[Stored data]
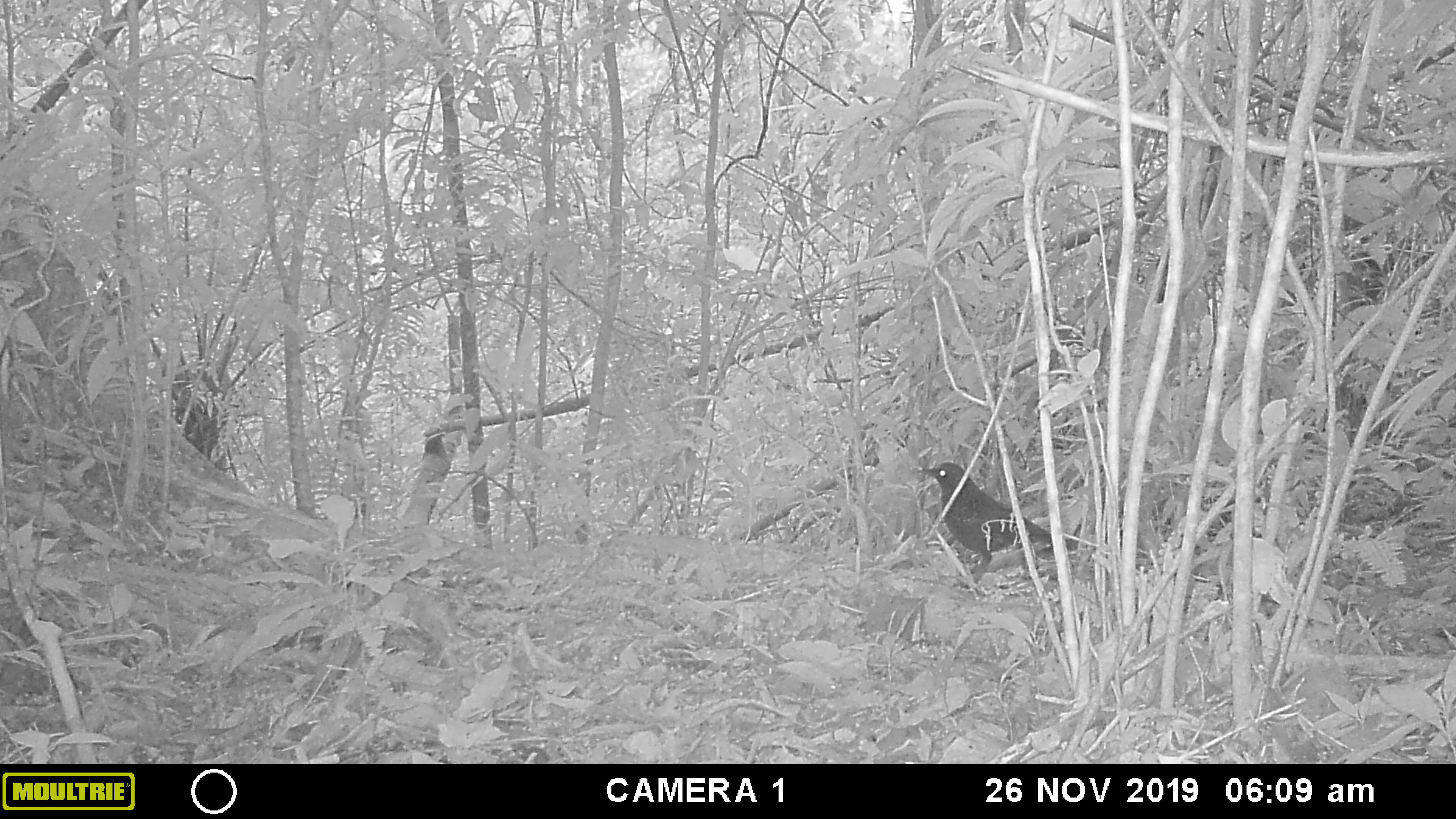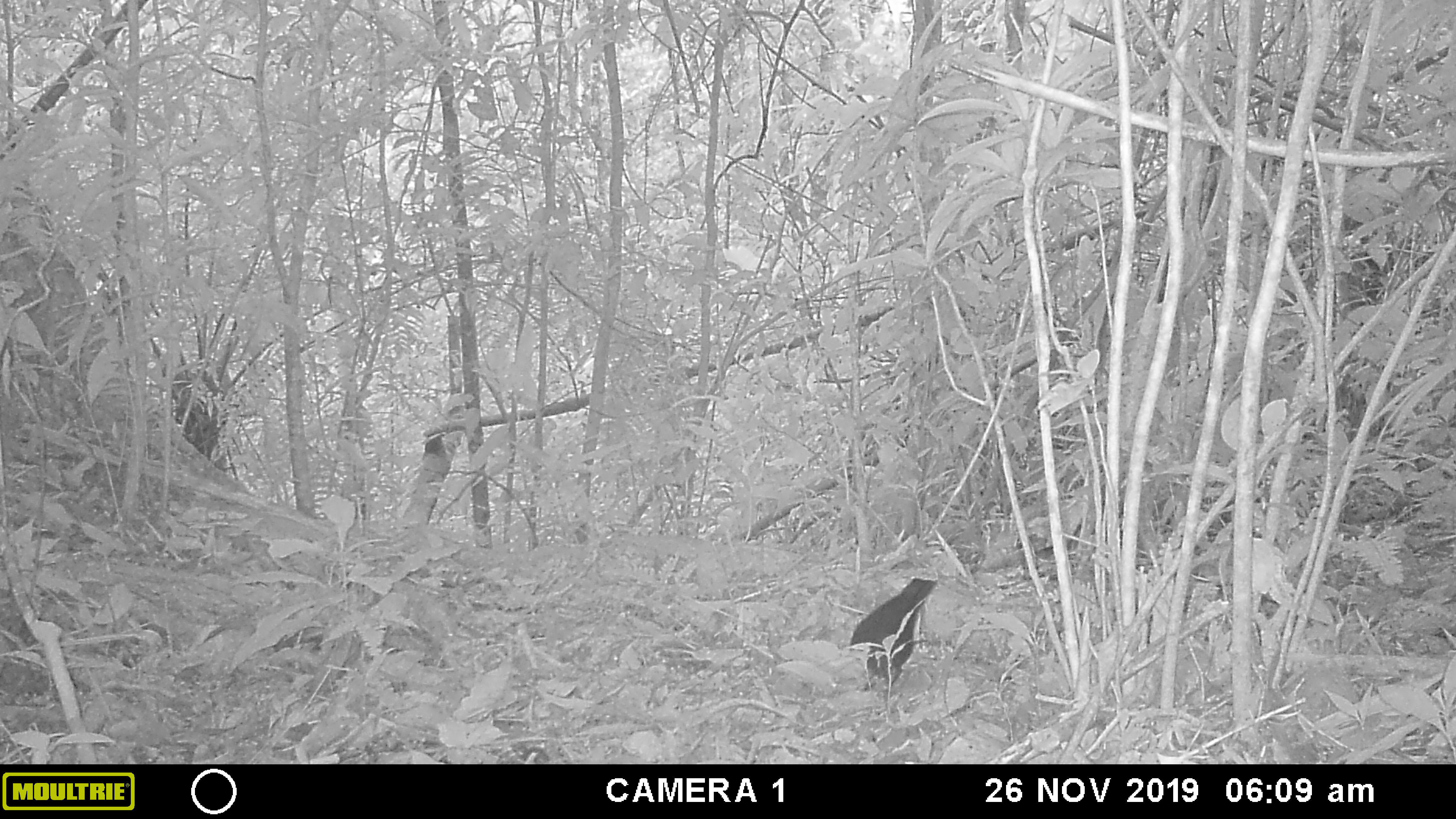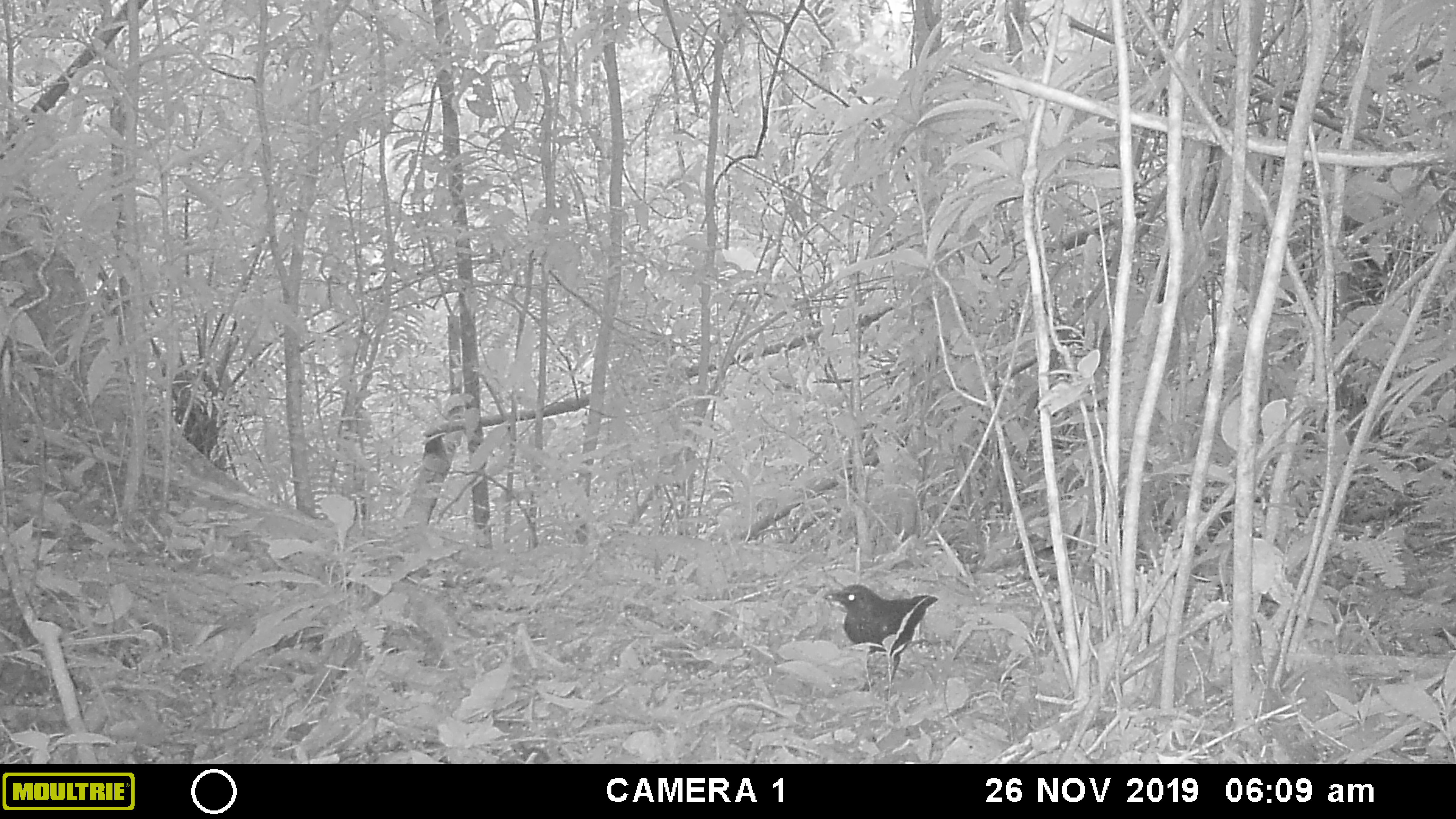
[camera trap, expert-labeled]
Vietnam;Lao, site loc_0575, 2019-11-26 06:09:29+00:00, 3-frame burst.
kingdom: Animalia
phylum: Chordata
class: Aves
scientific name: Aves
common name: bird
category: unidentified bird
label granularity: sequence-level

- Assignment: Each entry is to be written out again word for word, and any pictures are to be omitted.

- Response to this task:
[camera trap, expert-labeled]
Vietnam;Lao, site loc_0575, 2019-11-26 06:09:29+00:00, 3-frame burst.
kingdom: Animalia
phylum: Chordata
class: Aves
scientific name: Aves
common name: bird
category: unidentified bird
label granularity: sequence-level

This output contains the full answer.